SVG was never under tsunami- NEMO Director
St Vincent and the Grenadines (SVG) was never under threat from a tsunami when a 7.6 magnitude earthquake, struck in the Caribbean Sea north of Honduras, near the Cayman Islands on Saturday February 8, 2025.
As a matter of fact, the Pacific Tsunami Warning Centre (PTWC), in accordance with international protocols, sent an alert in less than 10 minutes of the earthquake’s occurrence.
What came late, according to Director of the National Emergency Management Organisation (NEMO), was not the information that the earthquake met the key parameters, a magnitude of 7.0 or greater and a depth of less than 100 kilometres, that could potentially trigger a tsunami, but that a wave was generated.
“We did receive the alert in terms of a tsunami threat or a tsunami advisory from the Pacific Tsunami Warning Centre.
“You have different stages where they send different alerts but in terms of whether a tsunami wave was actually generated, we did not know that until much later, when it was actually picked up off a tide gauge off Mexico…which is almost over an hour later,” Forbes explained, while noting that the wave was less than a meter.
“We got all the alerts from the time the earthquake occurred,” Forbes stressed, while adding that with the information they received, they could have made a decision about whether or not there needed to be evacuations because of a tsunami threat.
“…the science already tells what type of zone or type of fault that is, whether it’s a subduction or whether it’s the strike fault…so you will have an idea whether it’s quick that you need to make an alert.
“We were never under threat from that particular earthquake…but we were monitoring and saying ‘what happened?’…because what usually happens is within half an hour, then they will send out another alert and show you if tsunami waves are generated,” Forbes explained. She noted that this information came about 90 minutes after and, “we were kind of startled by that fact”.

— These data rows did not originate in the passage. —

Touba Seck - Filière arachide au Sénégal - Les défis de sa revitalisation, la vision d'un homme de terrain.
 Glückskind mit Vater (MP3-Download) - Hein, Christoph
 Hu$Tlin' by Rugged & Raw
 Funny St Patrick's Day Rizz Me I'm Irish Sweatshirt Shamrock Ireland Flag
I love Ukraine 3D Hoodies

Forbes stressed that the National Emergency Management Organisation (NEMO), is committed to tsunami preparedness, but critical gaps in the region’s monitoring capabilities need to be addressed with more equipment, and the delay in confirming the presence of tsunami waves underscores the need for more instruments in the region.
She said what is needed is sufficient tide gauges and buoys that can detect oceanic disturbances in real-time, but noted that these instruments are expensive to install and maintain, and in the case of SVG, the one located in Chateaubelair is being tampered with, and sometimes even damaged when thieves remove the solar panel.
“They go and open it and interfere with it so we have had to replace things, and keep replacing…when you go sometimes, it’s open and you have to lock it back.
“We had to put on an extra lock on it and so on,” Forbes stressed, as she urged culprits to leave the equipment alone.